• Work instructions:
Arrange every line of the material below as a Markdown table with the columns No. and Line, numbering the rows and leaving out blank lines.

(Data records)

++++++

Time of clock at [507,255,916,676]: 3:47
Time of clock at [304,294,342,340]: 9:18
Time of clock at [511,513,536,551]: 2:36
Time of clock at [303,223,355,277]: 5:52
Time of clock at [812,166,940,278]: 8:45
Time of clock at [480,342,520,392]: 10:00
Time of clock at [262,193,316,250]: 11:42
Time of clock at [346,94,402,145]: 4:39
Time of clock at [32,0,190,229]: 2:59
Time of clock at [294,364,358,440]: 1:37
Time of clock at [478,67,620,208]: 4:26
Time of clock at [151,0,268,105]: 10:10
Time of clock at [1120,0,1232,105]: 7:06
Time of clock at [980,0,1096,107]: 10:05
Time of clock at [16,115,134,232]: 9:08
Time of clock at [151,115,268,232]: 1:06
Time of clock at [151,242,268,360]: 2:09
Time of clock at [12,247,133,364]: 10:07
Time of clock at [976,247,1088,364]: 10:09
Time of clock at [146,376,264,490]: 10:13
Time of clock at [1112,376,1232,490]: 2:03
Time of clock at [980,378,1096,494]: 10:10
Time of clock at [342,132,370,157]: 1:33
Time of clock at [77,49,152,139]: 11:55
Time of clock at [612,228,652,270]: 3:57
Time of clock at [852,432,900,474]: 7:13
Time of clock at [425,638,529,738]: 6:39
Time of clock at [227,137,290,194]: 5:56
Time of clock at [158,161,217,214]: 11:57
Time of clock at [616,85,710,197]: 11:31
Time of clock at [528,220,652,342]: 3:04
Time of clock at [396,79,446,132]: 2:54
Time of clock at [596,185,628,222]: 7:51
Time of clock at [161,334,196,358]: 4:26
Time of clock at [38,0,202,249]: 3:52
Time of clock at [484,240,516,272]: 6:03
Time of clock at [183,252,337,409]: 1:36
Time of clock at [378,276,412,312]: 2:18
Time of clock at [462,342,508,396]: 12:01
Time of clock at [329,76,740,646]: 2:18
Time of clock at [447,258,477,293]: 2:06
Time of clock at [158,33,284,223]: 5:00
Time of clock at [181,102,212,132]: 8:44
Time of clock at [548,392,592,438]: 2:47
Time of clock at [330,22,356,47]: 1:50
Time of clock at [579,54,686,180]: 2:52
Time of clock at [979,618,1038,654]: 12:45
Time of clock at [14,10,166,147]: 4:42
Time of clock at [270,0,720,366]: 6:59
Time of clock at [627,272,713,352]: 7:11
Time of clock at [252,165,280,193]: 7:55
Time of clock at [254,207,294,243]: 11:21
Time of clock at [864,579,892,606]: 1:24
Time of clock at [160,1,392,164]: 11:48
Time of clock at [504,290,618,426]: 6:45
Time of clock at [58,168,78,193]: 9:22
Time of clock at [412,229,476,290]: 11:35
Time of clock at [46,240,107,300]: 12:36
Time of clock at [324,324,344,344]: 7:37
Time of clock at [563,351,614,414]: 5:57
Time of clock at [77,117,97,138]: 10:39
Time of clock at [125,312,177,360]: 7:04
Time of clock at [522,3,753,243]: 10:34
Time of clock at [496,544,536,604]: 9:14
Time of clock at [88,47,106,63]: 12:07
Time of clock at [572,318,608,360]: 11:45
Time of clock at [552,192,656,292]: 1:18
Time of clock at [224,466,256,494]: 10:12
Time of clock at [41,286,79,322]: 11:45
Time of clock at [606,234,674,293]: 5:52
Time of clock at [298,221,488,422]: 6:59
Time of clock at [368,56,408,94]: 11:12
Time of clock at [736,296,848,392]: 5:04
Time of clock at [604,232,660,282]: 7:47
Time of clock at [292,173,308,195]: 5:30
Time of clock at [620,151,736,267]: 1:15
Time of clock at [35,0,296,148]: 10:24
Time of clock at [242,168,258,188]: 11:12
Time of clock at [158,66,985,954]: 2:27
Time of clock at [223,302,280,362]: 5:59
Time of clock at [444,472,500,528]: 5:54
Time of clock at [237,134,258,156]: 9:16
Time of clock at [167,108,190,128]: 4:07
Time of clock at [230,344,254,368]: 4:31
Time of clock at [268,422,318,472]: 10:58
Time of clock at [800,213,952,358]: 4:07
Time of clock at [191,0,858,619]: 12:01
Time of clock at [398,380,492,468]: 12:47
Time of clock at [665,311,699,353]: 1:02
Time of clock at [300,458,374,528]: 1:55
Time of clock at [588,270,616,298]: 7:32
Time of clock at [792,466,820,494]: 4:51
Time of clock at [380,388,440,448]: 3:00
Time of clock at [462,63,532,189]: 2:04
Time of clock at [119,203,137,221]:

++++++

• Exercise answer:
| No. | Line |
|---|---|
| 1 | Time of clock at [507,255,916,676]: 3:47 |
| 2 | Time of clock at [304,294,342,340]: 9:18 |
| 3 | Time of clock at [511,513,536,551]: 2:36 |
| 4 | Time of clock at [303,223,355,277]: 5:52 |
| 5 | Time of clock at [812,166,940,278]: 8:45 |
| 6 | Time of clock at [480,342,520,392]: 10:00 |
| 7 | Time of clock at [262,193,316,250]: 11:42 |
| 8 | Time of clock at [346,94,402,145]: 4:39 |
| 9 | Time of clock at [32,0,190,229]: 2:59 |
| 10 | Time of clock at [294,364,358,440]: 1:37 |
| 11 | Time of clock at [478,67,620,208]: 4:26 |
| 12 | Time of clock at [151,0,268,105]: 10:10 |
| 13 | Time of clock at [1120,0,1232,105]: 7:06 |
| 14 | Time of clock at [980,0,1096,107]: 10:05 |
| 15 | Time of clock at [16,115,134,232]: 9:08 |
| 16 | Time of clock at [151,115,268,232]: 1:06 |
| 17 | Time of clock at [151,242,268,360]: 2:09 |
| 18 | Time of clock at [12,247,133,364]: 10:07 |
| 19 | Time of clock at [976,247,1088,364]: 10:09 |
| 20 | Time of clock at [146,376,264,490]: 10:13 |
| 21 | Time of clock at [1112,376,1232,490]: 2:03 |
| 22 | Time of clock at [980,378,1096,494]: 10:10 |
| 23 | Time of clock at [342,132,370,157]: 1:33 |
| 24 | Time of clock at [77,49,152,139]: 11:55 |
| 25 | Time of clock at [612,228,652,270]: 3:57 |
| 26 | Time of clock at [852,432,900,474]: 7:13 |
| 27 | Time of clock at [425,638,529,738]: 6:39 |
| 28 | Time of clock at [227,137,290,194]: 5:56 |
| 29 | Time of clock at [158,161,217,214]: 11:57 |
| 30 | Time of clock at [616,85,710,197]: 11:31 |
| 31 | Time of clock at [528,220,652,342]: 3:04 |
| 32 | Time of clock at [396,79,446,132]: 2:54 |
| 33 | Time of clock at [596,185,628,222]: 7:51 |
| 34 | Time of clock at [161,334,196,358]: 4:26 |
| 35 | Time of clock at [38,0,202,249]: 3:52 |
| 36 | Time of clock at [484,240,516,272]: 6:03 |
| 37 | Time of clock at [183,252,337,409]: 1:36 |
| 38 | Time of clock at [378,276,412,312]: 2:18 |
| 39 | Time of clock at [462,342,508,396]: 12:01 |
| 40 | Time of clock at [329,76,740,646]: 2:18 |
| 41 | Time of clock at [447,258,477,293]: 2:06 |
| 42 | Time of clock at [158,33,284,223]: 5:00 |
| 43 | Time of clock at [181,102,212,132]: 8:44 |
| 44 | Time of clock at [548,392,592,438]: 2:47 |
| 45 | Time of clock at [330,22,356,47]: 1:50 |
| 46 | Time of clock at [579,54,686,180]: 2:52 |
| 47 | Time of clock at [979,618,1038,654]: 12:45 |
| 48 | Time of clock at [14,10,166,147]: 4:42 |
| 49 | Time of clock at [270,0,720,366]: 6:59 |
| 50 | Time of clock at [627,272,713,352]: 7:11 |
| 51 | Time of clock at [252,165,280,193]: 7:55 |
| 52 | Time of clock at [254,207,294,243]: 11:21 |
| 53 | Time of clock at [864,579,892,606]: 1:24 |
| 54 | Time of clock at [160,1,392,164]: 11:48 |
| 55 | Time of clock at [504,290,618,426]: 6:45 |
| 56 | Time of clock at [58,168,78,193]: 9:22 |
| 57 | Time of clock at [412,229,476,290]: 11:35 |
| 58 | Time of clock at [46,240,107,300]: 12:36 |
| 59 | Time of clock at [324,324,344,344]: 7:37 |
| 60 | Time of clock at [563,351,614,414]: 5:57 |
| 61 | Time of clock at [77,117,97,138]: 10:39 |
| 62 | Time of clock at [125,312,177,360]: 7:04 |
| 63 | Time of clock at [522,3,753,243]: 10:34 |
| 64 | Time of clock at [496,544,536,604]: 9:14 |
| 65 | Time of clock at [88,47,106,63]: 12:07 |
| 66 | Time of clock at [572,318,608,360]: 11:45 |
| 67 | Time of clock at [552,192,656,292]: 1:18 |
| 68 | Time of clock at [224,466,256,494]: 10:12 |
| 69 | Time of clock at [41,286,79,322]: 11:45 |
| 70 | Time of clock at [606,234,674,293]: 5:52 |
| 71 | Time of clock at [298,221,488,422]: 6:59 |
| 72 | Time of clock at [368,56,408,94]: 11:12 |
| 73 | Time of clock at [736,296,848,392]: 5:04 |
| 74 | Time of clock at [604,232,660,282]: 7:47 |
| 75 | Time of clock at [292,173,308,195]: 5:30 |
| 76 | Time of clock at [620,151,736,267]: 1:15 |
| 77 | Time of clock at [35,0,296,148]: 10:24 |
| 78 | Time of clock at [242,168,258,188]: 11:12 |
| 79 | Time of clock at [158,66,985,954]: 2:27 |
| 80 | Time of clock at [223,302,280,362]: 5:59 |
| 81 | Time of clock at [444,472,500,528]: 5:54 |
| 82 | Time of clock at [237,134,258,156]: 9:16 |
| 83 | Time of clock at [167,108,190,128]: 4:07 |
| 84 | Time of clock at [230,344,254,368]: 4:31 |
| 85 | Time of clock at [268,422,318,472]: 10:58 |
| 86 | Time of clock at [800,213,952,358]: 4:07 |
| 87 | Time of clock at [191,0,858,619]: 12:01 |
| 88 | Time of clock at [398,380,492,468]: 12:47 |
| 89 | Time of clock at [665,311,699,353]: 1:02 |
| 90 | Time of clock at [300,458,374,528]: 1:55 |
| 91 | Time of clock at [588,270,616,298]: 7:32 |
| 92 | Time of clock at [792,466,820,494]: 4:51 |
| 93 | Time of clock at [380,388,440,448]: 3:00 |
| 94 | Time of clock at [462,63,532,189]: 2:04 |
| 95 | Time of clock at [119,203,137,221]: |